WHAT IS EXPECTED ▸ Take from the entries below the stretch from the line with "a woman picking" through the line with "View of farmlands", and return it exactly, leaving the pictures out.

SOURCE DATA ▸
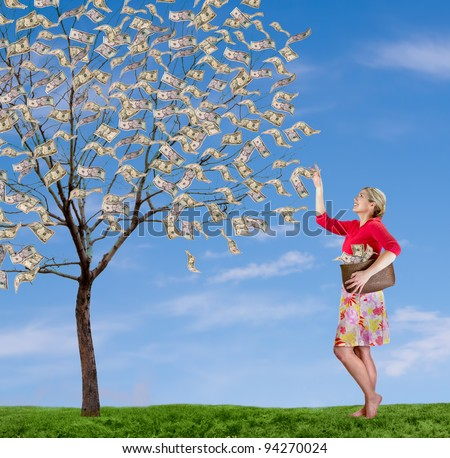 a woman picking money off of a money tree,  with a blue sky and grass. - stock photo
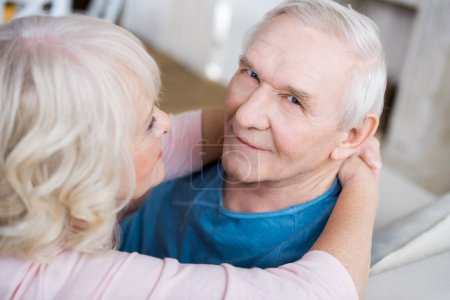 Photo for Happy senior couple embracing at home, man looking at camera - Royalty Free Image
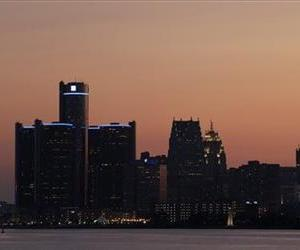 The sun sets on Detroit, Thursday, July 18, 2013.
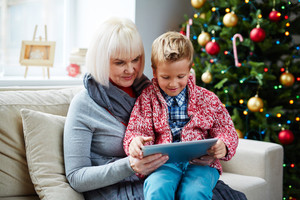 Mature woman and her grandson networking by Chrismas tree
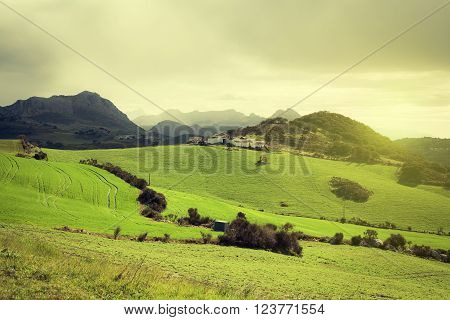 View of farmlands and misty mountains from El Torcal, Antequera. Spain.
* * *
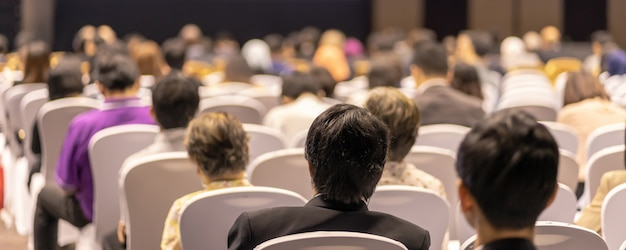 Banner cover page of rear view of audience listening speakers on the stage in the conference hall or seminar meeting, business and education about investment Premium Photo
--
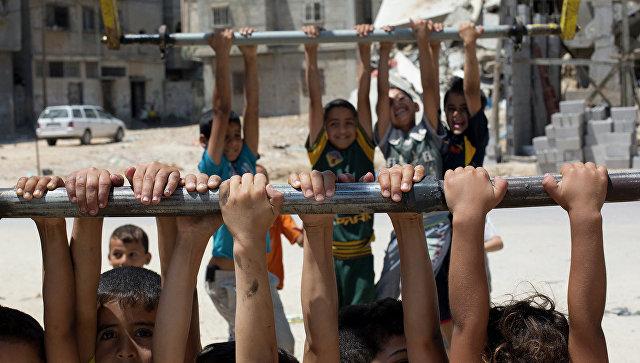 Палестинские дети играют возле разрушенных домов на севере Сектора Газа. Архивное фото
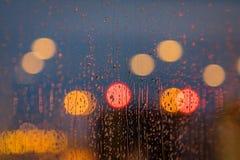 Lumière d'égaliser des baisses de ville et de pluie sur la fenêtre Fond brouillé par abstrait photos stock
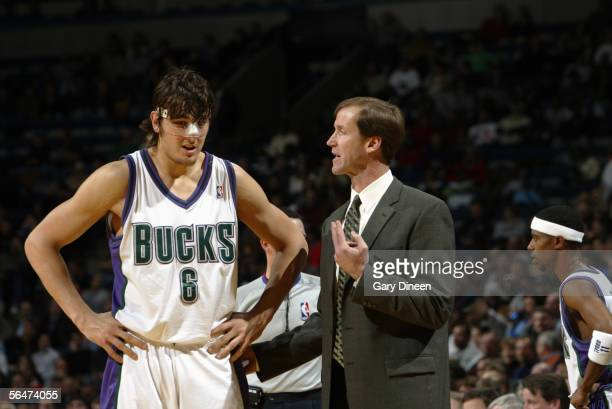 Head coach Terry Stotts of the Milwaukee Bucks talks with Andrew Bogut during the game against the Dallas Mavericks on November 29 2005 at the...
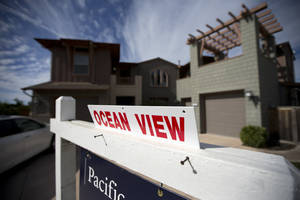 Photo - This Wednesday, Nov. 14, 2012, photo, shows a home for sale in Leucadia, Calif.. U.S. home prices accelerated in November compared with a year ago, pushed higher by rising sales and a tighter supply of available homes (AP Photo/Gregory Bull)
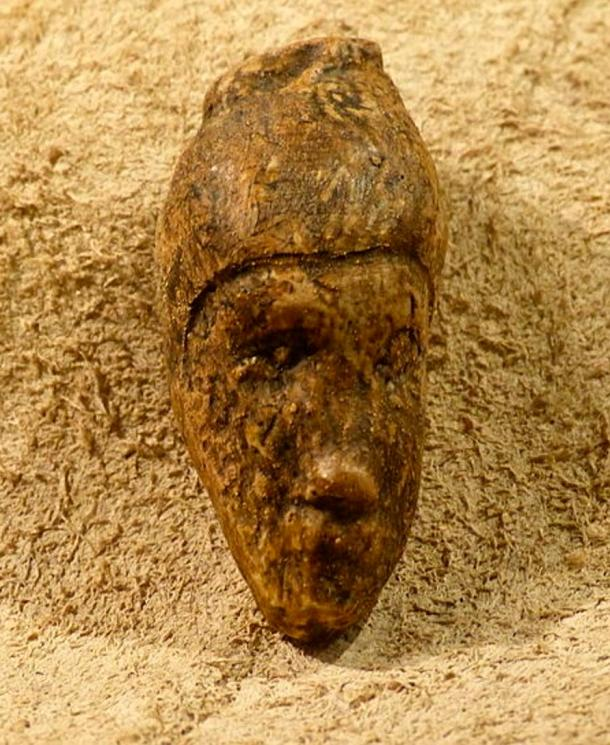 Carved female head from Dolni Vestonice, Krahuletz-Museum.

ANSWER ▸
 a woman picking money off of a money tree,  with a blue sky and grass. - stock photo
 Photo for Happy senior couple embracing at home, man looking at camera - Royalty Free Image
 The sun sets on Detroit, Thursday, July 18, 2013.
 Mature woman and her grandson networking by Chrismas tree
 View of farmlands and misty mountains from El Torcal, Antequera. Spain.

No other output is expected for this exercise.